原宿のオシャレなファンションビルに店舗を構え、水原希子さんとの共同開発をしたり、健康関連商品やアパレルにまでブランドの幅を広げようとしても、顧客のマジョリティは、私の友人のような清く正しい変態さんたちなのですよ。

一度、友人をハラカドの店舗に連れて行きたいものです。
オシャレなスタッフさんたちは、昔ながらの清く正しい変態さんをターゲット顧客として扱ってくれるでしょうか。
おそらく色とりどりのTENGAを目のあたりにした友人は、舞い上がってセクハラ発言を連発するに決まっていますが、そんなお客に遭遇したスタッフさんは、(なんだこの変態は!ペルソナ設定でイメージした客層とは似ても似つかねえじゃねえか)って追い出されたりしないのでしょうか。

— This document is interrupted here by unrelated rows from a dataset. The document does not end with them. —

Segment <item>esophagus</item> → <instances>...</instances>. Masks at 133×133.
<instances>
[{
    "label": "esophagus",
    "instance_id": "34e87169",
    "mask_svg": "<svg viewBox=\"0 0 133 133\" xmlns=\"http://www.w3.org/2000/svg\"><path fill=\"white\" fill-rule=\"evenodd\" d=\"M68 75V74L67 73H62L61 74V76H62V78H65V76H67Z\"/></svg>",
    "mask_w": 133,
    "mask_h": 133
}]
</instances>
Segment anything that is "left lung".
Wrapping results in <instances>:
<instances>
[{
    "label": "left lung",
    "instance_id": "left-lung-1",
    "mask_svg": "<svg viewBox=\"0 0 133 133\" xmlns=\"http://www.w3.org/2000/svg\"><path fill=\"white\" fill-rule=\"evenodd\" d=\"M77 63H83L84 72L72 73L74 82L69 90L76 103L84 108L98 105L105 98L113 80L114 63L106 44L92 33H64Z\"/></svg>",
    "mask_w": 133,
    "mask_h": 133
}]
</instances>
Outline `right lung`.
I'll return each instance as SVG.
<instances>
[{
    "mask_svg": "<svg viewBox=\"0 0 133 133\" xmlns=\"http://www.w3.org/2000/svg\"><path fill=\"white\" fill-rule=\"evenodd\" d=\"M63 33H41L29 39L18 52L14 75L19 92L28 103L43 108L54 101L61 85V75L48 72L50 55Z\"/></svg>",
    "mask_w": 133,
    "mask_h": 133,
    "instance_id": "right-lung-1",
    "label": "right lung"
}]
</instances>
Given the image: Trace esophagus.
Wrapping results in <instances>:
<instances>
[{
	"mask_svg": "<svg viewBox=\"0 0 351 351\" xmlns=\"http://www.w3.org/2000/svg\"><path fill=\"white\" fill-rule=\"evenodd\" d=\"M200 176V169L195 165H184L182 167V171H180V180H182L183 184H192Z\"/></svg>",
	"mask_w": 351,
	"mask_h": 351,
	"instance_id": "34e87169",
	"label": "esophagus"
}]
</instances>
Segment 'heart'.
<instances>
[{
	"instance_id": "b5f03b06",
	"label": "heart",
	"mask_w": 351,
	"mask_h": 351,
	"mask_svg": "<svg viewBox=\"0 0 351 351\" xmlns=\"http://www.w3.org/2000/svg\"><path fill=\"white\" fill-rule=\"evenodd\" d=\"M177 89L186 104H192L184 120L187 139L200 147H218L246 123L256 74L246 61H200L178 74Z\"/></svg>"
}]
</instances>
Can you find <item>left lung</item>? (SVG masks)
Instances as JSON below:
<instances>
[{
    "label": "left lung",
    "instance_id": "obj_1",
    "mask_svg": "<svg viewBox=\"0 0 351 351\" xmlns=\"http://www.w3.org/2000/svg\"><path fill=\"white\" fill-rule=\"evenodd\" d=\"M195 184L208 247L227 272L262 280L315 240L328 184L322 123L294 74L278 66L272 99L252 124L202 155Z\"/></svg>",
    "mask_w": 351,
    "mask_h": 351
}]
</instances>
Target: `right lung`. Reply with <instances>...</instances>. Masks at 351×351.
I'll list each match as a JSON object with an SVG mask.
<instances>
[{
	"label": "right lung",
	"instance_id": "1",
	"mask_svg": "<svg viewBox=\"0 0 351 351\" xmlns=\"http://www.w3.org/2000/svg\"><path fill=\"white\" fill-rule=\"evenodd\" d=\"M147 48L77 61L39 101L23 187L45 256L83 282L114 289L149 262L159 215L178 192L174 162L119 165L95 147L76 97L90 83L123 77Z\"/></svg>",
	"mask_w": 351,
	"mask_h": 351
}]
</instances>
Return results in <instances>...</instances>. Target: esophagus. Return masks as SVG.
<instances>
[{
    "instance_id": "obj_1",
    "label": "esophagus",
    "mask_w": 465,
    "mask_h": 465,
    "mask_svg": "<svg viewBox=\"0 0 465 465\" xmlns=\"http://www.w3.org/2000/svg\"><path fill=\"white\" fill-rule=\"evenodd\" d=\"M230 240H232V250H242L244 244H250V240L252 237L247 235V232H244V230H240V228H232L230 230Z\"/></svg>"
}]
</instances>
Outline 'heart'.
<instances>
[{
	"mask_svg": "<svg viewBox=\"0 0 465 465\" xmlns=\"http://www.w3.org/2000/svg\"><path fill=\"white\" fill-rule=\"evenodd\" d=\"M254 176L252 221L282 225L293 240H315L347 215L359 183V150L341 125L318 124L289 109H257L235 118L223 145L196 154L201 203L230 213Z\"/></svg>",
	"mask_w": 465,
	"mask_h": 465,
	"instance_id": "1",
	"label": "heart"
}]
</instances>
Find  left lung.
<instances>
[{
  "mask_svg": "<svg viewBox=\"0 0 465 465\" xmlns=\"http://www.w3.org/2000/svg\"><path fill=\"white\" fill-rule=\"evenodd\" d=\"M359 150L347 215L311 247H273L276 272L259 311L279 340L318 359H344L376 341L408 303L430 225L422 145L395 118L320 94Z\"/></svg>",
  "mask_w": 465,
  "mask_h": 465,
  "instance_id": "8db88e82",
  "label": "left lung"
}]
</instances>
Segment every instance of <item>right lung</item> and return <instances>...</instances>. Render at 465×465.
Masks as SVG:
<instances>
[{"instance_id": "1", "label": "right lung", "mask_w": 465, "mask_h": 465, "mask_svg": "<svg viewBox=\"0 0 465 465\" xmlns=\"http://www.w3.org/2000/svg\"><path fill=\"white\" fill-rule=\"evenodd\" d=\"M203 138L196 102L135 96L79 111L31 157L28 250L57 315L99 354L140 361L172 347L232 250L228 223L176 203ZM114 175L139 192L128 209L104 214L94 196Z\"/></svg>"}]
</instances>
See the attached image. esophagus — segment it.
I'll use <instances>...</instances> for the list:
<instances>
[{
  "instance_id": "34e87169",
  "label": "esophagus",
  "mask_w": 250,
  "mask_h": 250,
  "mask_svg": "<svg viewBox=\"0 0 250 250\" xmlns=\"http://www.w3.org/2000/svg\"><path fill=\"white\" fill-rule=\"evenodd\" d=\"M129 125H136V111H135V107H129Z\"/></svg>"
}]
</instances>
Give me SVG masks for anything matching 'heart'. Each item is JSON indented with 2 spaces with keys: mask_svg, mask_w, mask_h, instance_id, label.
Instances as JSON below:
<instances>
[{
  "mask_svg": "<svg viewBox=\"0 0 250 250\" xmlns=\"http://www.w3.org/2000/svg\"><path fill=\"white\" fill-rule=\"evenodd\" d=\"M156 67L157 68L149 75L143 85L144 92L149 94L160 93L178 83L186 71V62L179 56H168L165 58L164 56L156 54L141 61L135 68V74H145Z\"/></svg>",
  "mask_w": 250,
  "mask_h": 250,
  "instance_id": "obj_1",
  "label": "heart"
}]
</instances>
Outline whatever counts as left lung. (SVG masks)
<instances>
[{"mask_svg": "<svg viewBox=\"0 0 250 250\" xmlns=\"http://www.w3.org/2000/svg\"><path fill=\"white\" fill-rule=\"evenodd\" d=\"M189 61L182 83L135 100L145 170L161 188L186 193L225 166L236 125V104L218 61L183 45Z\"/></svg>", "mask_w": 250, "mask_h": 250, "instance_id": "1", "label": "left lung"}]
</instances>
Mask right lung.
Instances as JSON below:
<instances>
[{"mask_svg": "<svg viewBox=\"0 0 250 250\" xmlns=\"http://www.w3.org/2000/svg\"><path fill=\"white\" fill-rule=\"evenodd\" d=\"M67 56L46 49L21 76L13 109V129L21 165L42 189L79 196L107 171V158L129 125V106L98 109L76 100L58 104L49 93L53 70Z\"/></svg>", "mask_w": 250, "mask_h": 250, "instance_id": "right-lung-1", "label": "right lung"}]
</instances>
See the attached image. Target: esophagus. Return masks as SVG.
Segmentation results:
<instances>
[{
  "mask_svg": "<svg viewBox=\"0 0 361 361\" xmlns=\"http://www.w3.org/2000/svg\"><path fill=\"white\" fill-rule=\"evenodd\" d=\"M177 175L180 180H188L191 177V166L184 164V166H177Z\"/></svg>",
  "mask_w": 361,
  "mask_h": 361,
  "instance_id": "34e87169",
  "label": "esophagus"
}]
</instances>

ブランド戦略と現実のギャップが良い意味で面白く感じます。
TENGAがどうやってそのギャップを埋め、これから世界を変えていくのかが楽しみです。

ちなみに、ハラカドの地階には銭湯もあります。
銭湯の縁側スペースでは生ビールが飲めたりします。
元々は、由緒正しい地元の銭湯らしいのですが、オシャレに生まれ変わってしまうと、♪小さな石鹸カタカタ鳴った♪世代の私なんかは、ターゲット顧客からはずされてるんじゃないかな、などと気後れしてしまいます。